Burası Annecy, Fransa. Eski bir hapishane binasında dolaşıyorum. Harcı kim karmış, taşı kim kesmiş, tesisatı kim döşemiş bilmem. Bildiğim, binanın Fransa’da, Annecy tapusuna kayıtlı olduğu. Yani amelesi kim olursa olsun, sahibi Fransa.
Bir Türk markasının Romanya’da üretim yapması onu Romanyalı yapmayacağı gibi, bir Fransız markasının Türkiye’de üretim yapması da onu Türk yapmaz.
Şirketler üretim tesislerinin lokasyonunu işçi giderleri, çalışma kolaylığı, pazara yakınlık gibi birçok parametreye bakarak seçerler. Bu dengeler değişirse alır götürür başka yere, hani bizim markaydı ya diye ardından bakakalırsın.
Renault Bursa’da 500 sene otomobil üretse, yüz bin kişiye maaş verse de bir Fransız şirketidir.
Arjantin, Belçika, Brezilya, Çin, Fas, Hindistan, İran, İspanya, Kolombiya, Meksika, Portekiz, Slovenya, Şili… Hepsinde Renault fabrikaları var. Raporlar nereye gidiyor? Kararları kim veriyor? Boulogne-Billancourt, Fransa. Bitti.
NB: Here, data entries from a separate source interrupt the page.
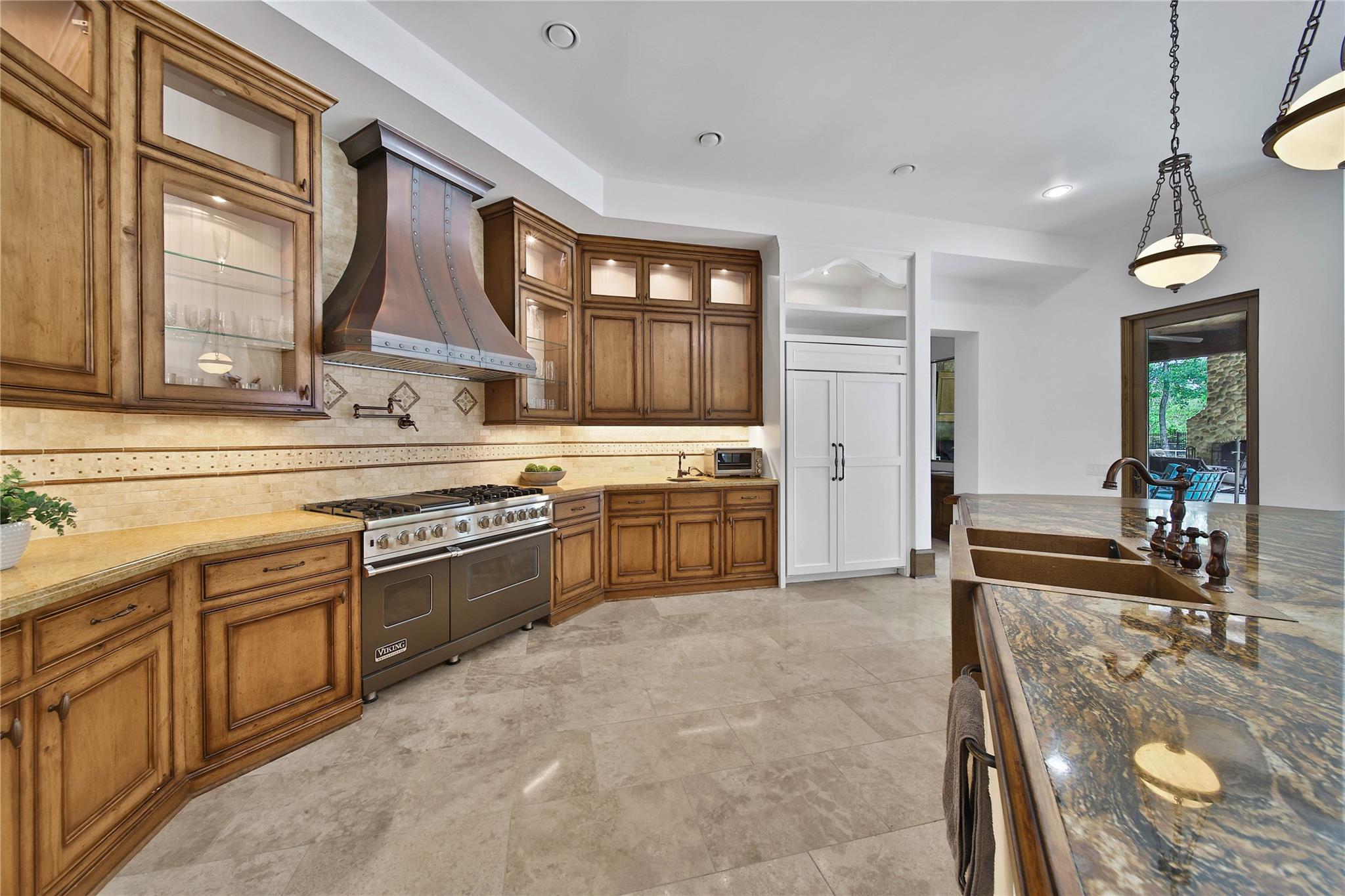 Kitchen with wood cabinets, a stainless range beneath a copper hood, and a granite island with a deep sink.
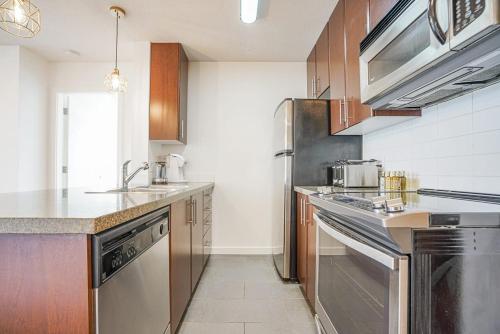 a kitchen with stainless steel appliances and wooden cabinets at Executive Unit with Spectacular Views in Vancouver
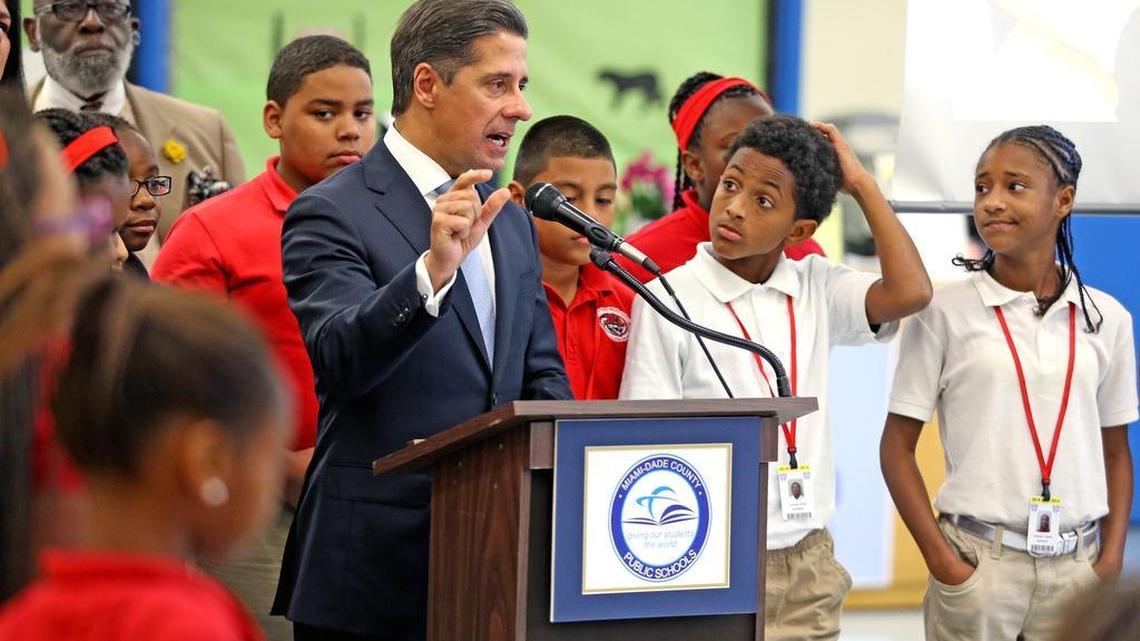 
Miami-Dade Schools Superintendent Alberto Carvalho talks about the iAttend program as Jose de Diego Middle School 6th grader Jaylin Terzado scratches his head and listens at a press conference at the school, September 18, 2015. 
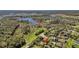 Aerial view of a residential community surrounded by lush green landscape and lakes at 6240 Tremayne Dr, Mount Dora, FL 32757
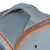 Détail d’une poignée en tissu gris avec bordure orange sur un sac ou une caisse de transport, couture visible et œillet métallique apparent.
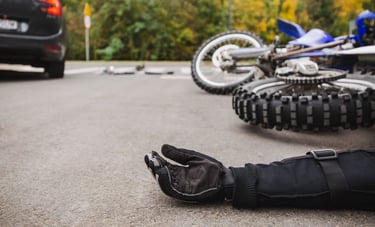 Motorcycle Accidents scene showing a rider’s gloved hand on the road and a fallen motorcycle after a collision, illustrating
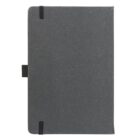A closed black notebook with a textured cover. It has a black elastic band on the bottom left and top right corners and a loop for a pen on the left side.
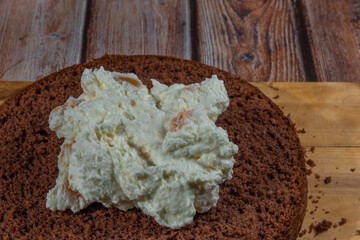 Baking of brown cream fruit cake with apricot and marijuana butter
Çocukluğunuzdan kalma Toros hatıralarınız var diye Türk firması sanmayın. Volkswagen Manisa’da fabrika açmayı başarsaydı ona da mı Türk diyecektiniz? Şişecam Bulgaristan’da fabrika açtı diye Bulgar markası mı oldu?
Louis Vuitton ne kadar Türk’se Renault da o kadar Türk’tür.
İstihdam başka şey, sermaye başka. Renault yarın Japonlara satılsa Türkiye’de bir değişiklik olmayacak. Patron değişecek sadece.
Nasıl bugün The North Face bot aldığınızda içinde made in Vietnam etiketi görünce “vay be Vietnamlılar ne bot yapmış, helal olsun,” demiyorsanız, Rusya’da Lacoste alan biri de made in Turkey ibaresini görünce “helal olsun Türklere,” demiyor.
Lacoste’a güvendiği için alıyor, Ayşe Teyze diktiği için değil. Tasarımı yapan da, marka algısını oluşturan da, imaj için bütçeyi ayarlayan da Fransa. Bizim yaptığımız dikiş dikmek.
Önce bunu anlayalım, boykot moykot işlerini daha sonra düşünürüz.